▸ STORED DATA
————

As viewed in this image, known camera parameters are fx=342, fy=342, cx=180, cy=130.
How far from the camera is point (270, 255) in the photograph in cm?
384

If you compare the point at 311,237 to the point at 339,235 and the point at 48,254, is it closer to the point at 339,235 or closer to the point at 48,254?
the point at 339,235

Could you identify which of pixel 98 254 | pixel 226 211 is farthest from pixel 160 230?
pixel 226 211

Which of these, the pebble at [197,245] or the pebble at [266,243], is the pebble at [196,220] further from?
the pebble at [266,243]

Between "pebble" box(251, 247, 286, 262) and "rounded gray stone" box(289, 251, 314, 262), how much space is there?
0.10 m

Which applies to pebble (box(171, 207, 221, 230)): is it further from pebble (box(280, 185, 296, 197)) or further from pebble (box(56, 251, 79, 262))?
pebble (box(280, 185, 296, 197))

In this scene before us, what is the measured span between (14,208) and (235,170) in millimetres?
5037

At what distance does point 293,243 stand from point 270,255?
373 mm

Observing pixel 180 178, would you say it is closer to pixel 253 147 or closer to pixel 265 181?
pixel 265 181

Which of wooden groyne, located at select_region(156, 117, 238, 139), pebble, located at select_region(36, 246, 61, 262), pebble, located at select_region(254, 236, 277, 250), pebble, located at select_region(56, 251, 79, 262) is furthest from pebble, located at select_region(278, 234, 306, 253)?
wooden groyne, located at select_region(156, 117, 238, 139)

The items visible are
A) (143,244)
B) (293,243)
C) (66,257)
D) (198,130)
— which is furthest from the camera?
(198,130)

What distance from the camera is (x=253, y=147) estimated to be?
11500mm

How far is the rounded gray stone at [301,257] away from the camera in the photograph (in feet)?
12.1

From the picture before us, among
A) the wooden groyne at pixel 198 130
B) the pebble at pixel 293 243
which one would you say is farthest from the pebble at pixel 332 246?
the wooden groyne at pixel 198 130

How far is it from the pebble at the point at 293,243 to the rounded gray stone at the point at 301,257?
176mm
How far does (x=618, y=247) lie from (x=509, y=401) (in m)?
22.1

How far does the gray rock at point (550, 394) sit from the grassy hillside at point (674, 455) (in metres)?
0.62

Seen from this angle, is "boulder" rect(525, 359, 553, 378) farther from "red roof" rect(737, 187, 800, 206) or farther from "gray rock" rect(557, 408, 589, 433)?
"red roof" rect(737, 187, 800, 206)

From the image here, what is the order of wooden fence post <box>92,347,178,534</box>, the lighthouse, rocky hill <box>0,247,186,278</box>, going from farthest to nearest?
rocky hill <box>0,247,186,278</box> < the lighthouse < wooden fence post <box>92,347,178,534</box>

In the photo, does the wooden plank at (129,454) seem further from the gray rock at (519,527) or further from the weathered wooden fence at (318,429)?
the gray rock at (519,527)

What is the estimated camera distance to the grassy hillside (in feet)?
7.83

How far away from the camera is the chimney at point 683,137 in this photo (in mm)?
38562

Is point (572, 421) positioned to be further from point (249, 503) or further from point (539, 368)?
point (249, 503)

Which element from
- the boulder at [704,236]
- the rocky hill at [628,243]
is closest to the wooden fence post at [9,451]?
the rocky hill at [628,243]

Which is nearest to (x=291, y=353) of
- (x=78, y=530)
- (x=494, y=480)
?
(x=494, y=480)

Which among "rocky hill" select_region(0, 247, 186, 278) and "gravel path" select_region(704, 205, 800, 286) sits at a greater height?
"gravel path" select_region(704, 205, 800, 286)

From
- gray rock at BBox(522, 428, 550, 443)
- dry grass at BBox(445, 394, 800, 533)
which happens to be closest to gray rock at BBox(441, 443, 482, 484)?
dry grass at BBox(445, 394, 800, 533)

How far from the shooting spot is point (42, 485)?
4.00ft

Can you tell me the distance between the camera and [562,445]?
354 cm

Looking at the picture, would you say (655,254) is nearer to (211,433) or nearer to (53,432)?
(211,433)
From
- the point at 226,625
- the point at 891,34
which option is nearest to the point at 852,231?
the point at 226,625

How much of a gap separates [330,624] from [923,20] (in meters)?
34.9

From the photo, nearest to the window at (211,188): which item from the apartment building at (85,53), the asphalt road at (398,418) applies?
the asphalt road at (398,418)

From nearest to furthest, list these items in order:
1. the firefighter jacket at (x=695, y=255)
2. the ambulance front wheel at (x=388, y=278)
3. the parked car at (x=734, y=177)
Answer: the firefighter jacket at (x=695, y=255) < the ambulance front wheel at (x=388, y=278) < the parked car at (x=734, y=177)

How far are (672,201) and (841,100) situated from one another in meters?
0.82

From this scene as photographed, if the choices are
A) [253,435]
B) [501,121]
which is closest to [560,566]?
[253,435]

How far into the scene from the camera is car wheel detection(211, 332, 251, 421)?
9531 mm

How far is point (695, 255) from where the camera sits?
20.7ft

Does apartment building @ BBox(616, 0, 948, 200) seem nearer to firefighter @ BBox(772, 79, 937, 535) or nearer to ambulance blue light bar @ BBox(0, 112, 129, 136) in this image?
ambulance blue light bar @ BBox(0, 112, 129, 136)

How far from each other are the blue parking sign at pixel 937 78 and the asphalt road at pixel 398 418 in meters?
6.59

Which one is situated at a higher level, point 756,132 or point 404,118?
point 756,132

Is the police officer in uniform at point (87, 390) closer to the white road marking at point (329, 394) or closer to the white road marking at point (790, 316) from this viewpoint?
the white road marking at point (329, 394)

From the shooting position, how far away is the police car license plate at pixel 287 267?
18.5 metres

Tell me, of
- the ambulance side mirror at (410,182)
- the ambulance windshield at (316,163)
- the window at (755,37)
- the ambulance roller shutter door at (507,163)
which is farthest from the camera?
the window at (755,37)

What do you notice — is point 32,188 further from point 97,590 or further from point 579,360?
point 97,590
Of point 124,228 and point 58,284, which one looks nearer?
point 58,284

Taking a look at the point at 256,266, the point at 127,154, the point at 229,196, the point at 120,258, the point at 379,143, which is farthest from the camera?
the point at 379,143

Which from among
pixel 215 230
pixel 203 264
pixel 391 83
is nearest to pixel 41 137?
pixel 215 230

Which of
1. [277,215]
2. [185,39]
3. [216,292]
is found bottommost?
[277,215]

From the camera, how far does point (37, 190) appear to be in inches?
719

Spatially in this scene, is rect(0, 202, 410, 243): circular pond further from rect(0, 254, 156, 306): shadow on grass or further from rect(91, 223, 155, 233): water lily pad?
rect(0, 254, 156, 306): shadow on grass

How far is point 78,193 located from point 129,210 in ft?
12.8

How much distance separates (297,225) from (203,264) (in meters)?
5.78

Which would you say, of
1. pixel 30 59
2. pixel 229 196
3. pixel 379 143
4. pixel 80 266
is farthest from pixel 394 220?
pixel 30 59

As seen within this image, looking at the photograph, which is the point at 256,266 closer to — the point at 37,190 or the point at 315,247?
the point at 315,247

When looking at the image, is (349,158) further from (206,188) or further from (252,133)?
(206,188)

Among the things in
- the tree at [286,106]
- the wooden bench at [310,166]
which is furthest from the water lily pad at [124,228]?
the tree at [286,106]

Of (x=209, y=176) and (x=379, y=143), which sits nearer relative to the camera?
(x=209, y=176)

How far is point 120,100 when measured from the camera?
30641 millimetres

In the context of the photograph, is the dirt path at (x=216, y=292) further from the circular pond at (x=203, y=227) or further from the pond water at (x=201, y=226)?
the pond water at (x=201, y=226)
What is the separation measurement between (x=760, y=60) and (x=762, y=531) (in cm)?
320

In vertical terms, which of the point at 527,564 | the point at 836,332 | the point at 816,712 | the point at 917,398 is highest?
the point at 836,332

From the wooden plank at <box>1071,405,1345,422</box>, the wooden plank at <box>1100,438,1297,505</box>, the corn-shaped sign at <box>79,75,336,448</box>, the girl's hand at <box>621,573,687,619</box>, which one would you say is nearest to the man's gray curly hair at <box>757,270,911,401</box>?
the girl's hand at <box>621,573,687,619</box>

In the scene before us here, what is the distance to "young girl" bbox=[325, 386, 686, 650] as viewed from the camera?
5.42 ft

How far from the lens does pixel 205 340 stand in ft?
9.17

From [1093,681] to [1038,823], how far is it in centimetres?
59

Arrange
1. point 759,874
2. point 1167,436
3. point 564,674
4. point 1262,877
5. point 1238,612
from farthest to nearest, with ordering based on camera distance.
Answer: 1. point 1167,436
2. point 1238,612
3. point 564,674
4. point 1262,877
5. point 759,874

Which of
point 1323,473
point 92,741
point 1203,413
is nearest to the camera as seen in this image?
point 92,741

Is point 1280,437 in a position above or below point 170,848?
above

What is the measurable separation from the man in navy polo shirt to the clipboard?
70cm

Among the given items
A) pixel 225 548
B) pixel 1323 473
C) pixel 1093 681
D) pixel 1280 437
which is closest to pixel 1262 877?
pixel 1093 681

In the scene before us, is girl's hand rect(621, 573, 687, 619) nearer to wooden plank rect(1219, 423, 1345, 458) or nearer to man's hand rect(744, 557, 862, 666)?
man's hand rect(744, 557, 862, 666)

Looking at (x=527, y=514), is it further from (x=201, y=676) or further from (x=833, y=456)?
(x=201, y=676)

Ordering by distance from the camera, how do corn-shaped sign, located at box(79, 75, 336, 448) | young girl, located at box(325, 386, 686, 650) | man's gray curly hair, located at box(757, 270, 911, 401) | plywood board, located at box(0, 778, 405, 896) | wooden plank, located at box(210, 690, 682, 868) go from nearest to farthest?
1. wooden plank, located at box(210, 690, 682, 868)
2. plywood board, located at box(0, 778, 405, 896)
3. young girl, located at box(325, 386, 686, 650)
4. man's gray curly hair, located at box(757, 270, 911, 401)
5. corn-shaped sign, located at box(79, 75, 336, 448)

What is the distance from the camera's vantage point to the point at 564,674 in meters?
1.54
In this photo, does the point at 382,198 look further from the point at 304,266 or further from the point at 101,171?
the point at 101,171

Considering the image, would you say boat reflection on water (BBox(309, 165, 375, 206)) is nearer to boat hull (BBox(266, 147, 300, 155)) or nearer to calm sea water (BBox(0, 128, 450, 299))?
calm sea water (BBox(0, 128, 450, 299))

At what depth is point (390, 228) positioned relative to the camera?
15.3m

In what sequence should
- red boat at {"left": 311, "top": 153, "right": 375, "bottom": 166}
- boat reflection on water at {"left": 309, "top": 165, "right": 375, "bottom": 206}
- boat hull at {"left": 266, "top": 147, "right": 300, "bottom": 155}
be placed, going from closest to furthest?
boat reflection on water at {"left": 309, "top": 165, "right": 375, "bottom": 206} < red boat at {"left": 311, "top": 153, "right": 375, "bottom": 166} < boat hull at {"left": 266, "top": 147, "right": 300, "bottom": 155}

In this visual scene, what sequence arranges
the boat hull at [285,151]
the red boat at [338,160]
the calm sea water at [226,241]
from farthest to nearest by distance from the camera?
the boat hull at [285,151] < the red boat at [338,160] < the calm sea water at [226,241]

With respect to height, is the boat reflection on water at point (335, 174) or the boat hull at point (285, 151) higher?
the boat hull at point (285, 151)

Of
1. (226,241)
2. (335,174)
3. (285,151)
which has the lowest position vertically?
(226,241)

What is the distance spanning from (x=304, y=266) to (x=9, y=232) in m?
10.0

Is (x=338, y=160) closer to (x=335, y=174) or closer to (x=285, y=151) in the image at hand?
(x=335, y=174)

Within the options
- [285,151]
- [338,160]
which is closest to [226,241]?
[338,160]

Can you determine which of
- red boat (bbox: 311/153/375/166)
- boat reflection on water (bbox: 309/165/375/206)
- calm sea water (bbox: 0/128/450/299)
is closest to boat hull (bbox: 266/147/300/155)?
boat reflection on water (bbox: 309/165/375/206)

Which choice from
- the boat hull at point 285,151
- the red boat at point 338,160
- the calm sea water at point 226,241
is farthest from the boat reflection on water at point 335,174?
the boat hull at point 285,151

————

▸ THE TASK
Please retype, exactly as written, every line from the line containing "What is the distance from" through the last line of the records above, including both of those lines, and nothing else.

▸ EXPECTED ANSWER
What is the distance from the camera's vantage point to the point at 564,674 in meters?
1.54
In this photo, does the point at 382,198 look further from the point at 304,266 or further from the point at 101,171?
the point at 101,171

Considering the image, would you say boat reflection on water (BBox(309, 165, 375, 206)) is nearer to boat hull (BBox(266, 147, 300, 155)) or nearer to calm sea water (BBox(0, 128, 450, 299))?
calm sea water (BBox(0, 128, 450, 299))

At what depth is point (390, 228) positioned relative to the camera?
15.3m

In what sequence should
- red boat at {"left": 311, "top": 153, "right": 375, "bottom": 166}
- boat reflection on water at {"left": 309, "top": 165, "right": 375, "bottom": 206}
- boat hull at {"left": 266, "top": 147, "right": 300, "bottom": 155}
be placed, going from closest to furthest?
boat reflection on water at {"left": 309, "top": 165, "right": 375, "bottom": 206} < red boat at {"left": 311, "top": 153, "right": 375, "bottom": 166} < boat hull at {"left": 266, "top": 147, "right": 300, "bottom": 155}

In this visual scene, what sequence arranges
the boat hull at [285,151]
the red boat at [338,160]
the calm sea water at [226,241]
from farthest to nearest by distance from the camera?
the boat hull at [285,151] < the red boat at [338,160] < the calm sea water at [226,241]

With respect to height, is the boat reflection on water at point (335, 174) or the boat hull at point (285, 151) higher?
the boat hull at point (285, 151)

Of
1. (226,241)
2. (335,174)
3. (285,151)
which has the lowest position vertically?
(226,241)

What is the distance spanning from (x=304, y=266) to (x=9, y=232) in m?
10.0

Is (x=338, y=160) closer to (x=335, y=174) or closer to (x=285, y=151) in the image at hand?
(x=335, y=174)

Within the options
- [285,151]
- [338,160]
which is closest to [226,241]?
[338,160]

Can you determine which of
- red boat (bbox: 311/153/375/166)
- boat reflection on water (bbox: 309/165/375/206)
- calm sea water (bbox: 0/128/450/299)
is closest to boat hull (bbox: 266/147/300/155)?
boat reflection on water (bbox: 309/165/375/206)

Which choice from
- the boat hull at point 285,151
- the red boat at point 338,160
- the calm sea water at point 226,241
is farthest from the boat reflection on water at point 335,174?
the boat hull at point 285,151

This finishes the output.